By Lynn Acquafondata
Would you like something in your life to change? Are you hoping for improved communication or a better relationship with your partner, children or parents? For better health? To complete a project? To identify a new focus? To feel more connected to other people or to God? For more motivation?
There are always things in my life that I want to change. Sometimes these are big things, but more often they are smaller day to day aspirations.
I regularly set personal goals to make the changes I hope for. Often I achieve the goals. Sometimes I fail. It is in large part from the failures that I have learned how to set achievable goals.
Here are the steps I use in setting goals for myself, and in setting goals with those who come to me for counseling, whether they seek personal, family or congregational counseling. The basic techniques are the same. Sometimes the time frames are different depending on the situation.
1) Identify what is working well in your life and what you are struggling with. What would you like to be different? It can be helpful to set a goal to overcome a difficulty, but sometimes it can be equally or even more effective to set a goal to expand on aspects of your life that are working well.
2) Choose a goal wisely. But remember if you don’t achieve this particular goal, you may only need to shift the focus of the goal slightly to make it more attainable. I will give examples throughout the article.
3) Make the goal you have chosen specific and realistic. For example, many people at one time or another strive to lose weight. “I want to lose weight” is a vague goal which makes it hard to accomplish. “My goal is to lose 10 pounds in two months,” is specific, and it is not over- or under-ambitious.
The same method can be used with goals that are harder to measure, such as improving a relationship. Imagine what life would be like if that relationship were better and put those specifics into your goal. For example, “Within two months I will feel less stressed in my interactions with (my partner, child, parent, sibling, boss, co-worker) and I will smile more often when I am with him or her.” That’s specific and measurable.
An example of a goal aimed at building on strengths would be: “Within two months I will be spending more time with friends and family whose company I enjoy, and less time with people who trigger negative reactions in me.”
4) Take your goal and identify all the factors that are associated with it. Aim for five factors. For example factors that might be related to weighing too much are: eating too many snacks, being lonely, not exercising, being bored, feeling stressed. Choose three of these factors as subgoals.
5) Pick one of the subgoals to focus on during the first week and write the subgoal in specific terms. Identify three things you can do to meet that subgoal. For example: “I will eat fewer and healthier snacks this week.” To achieve this I will:
Work on this subgoal for a whole week. At the end of the week assess your progress. Have you achieved this subgoal? Has it helped with your main goal?
If you have been successful, continue with this subgoal and consider adding another subgoal using the same process.
If you have not been successful, or have only been moderately successful don’t get upset with yourself. Sometimes it only takes some modification to make a subgoal work.

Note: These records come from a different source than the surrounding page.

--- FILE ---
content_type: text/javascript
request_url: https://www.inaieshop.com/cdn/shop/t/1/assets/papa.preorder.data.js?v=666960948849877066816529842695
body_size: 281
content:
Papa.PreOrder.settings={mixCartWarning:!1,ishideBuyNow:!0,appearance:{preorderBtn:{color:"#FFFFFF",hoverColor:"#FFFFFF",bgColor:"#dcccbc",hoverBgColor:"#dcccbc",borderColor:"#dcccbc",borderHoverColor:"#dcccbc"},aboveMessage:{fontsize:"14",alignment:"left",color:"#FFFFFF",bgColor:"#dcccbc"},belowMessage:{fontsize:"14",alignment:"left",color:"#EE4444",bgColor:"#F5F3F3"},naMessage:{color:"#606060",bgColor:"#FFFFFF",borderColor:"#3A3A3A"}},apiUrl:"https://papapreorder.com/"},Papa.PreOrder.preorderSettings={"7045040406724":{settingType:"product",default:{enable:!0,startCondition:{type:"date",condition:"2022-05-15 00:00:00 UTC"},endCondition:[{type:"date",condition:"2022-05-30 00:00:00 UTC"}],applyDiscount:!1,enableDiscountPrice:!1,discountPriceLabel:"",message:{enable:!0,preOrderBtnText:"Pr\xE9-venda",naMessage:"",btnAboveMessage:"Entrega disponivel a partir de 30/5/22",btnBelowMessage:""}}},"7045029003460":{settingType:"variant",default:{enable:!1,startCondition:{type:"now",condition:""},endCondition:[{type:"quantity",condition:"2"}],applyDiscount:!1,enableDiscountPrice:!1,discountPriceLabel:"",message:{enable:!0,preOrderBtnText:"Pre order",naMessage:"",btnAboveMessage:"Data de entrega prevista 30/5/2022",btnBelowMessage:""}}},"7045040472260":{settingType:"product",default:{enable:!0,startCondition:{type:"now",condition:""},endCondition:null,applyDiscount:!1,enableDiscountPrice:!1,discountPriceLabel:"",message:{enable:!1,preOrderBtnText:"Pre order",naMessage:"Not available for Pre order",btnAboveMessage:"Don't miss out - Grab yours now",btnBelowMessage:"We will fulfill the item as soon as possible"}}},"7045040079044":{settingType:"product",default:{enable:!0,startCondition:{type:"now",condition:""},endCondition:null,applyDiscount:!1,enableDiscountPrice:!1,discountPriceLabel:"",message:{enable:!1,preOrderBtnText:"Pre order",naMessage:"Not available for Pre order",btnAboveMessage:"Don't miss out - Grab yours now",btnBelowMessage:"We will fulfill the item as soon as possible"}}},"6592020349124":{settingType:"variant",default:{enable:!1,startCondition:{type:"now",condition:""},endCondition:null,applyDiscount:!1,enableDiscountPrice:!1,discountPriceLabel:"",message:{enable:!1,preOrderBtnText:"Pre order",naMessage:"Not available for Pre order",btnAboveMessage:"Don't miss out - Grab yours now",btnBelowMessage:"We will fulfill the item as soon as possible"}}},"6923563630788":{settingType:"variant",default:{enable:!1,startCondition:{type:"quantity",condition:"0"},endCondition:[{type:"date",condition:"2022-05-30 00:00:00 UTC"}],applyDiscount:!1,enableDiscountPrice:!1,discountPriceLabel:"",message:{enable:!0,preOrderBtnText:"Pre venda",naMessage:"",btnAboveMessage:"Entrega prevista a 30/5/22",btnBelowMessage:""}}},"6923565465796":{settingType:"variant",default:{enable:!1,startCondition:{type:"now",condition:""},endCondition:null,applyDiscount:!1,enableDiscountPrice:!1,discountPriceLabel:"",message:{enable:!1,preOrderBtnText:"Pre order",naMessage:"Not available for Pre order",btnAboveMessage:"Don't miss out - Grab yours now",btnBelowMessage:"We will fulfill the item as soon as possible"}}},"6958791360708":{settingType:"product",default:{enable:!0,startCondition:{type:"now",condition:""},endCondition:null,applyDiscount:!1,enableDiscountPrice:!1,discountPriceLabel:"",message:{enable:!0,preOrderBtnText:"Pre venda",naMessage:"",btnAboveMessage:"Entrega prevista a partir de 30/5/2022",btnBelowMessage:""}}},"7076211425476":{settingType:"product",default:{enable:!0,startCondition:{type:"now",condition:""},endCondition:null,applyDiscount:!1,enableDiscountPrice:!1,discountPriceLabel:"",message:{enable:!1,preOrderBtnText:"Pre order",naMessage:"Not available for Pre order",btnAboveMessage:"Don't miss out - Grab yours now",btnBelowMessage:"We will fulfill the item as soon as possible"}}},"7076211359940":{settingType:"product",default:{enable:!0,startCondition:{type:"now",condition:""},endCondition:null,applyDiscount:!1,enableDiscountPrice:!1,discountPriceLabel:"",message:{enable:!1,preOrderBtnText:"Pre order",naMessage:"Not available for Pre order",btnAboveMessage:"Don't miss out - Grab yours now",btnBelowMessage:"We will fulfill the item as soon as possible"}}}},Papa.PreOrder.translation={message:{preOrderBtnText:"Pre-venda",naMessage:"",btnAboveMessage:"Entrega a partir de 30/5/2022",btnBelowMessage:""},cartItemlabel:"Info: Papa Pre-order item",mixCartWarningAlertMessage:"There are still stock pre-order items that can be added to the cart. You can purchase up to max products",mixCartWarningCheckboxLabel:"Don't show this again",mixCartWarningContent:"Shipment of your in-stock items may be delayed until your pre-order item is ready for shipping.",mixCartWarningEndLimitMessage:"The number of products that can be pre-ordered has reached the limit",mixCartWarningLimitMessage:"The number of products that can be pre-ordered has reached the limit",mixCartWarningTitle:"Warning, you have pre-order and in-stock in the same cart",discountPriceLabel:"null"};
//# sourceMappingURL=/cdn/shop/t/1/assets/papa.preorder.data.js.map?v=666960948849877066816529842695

Strategies to achieve this subgoal.
Time frame. Sometimes smaller time frames lead to more success. For example you could set daily subgoals.
Measuring system. Often I find it helpful to write up a list of objectives and check off items each day after I accomplish them.
If a subgoal isn’t working at all after two weeks or doesn’t seem to get you any closer to your main goal, move to one of the other subgoals during the third week.
6) Focus on the larger goal only once a week. Focus mostly on the subgoals which are broken down into smaller, achievable actions. Once a week, assess whether this subgoal is indeed a good way to achieve the larger goal.
7) Make sure to congratulate and affirm yourself when you are successful in achieving subgoals even if you have a long way to go before you achieve the main goal.
Here is an example of breaking down a relational problem into achievable subgoals.
Let’s say the main goal is: “Within two months I will be spending more time with friends and family whose company I enjoy, and less time with people who trigger negative reactions in me.”
What are the factors that prevent you from spending time with people whose company you enjoy? You might identify factors as: responsibilities I have involving the negative people, guilt when I don’t spend time with the negative people, the people I enjoy live at a distance or have different schedules than me, feeling like I don’t deserve to be happy….
Achieving some of these subgoals might involve counseling or the use of positive self-talk. Others might involve expanding your thinking and trying to do some things differently. For example, if the people you most enjoy live at a distance, you could try getting involved in an activity you enjoy locally with the goal of meeting people who share your enthusiasm for this activity, or you could try talking by phone more often to the people who live at a distance.
Goals can be achieved in manageable chunks, and it often takes adjusting and reassessing strategies to achieve the subgoals. Don’t give up, just keep thinking of different angles and approaches until you find what works best for you.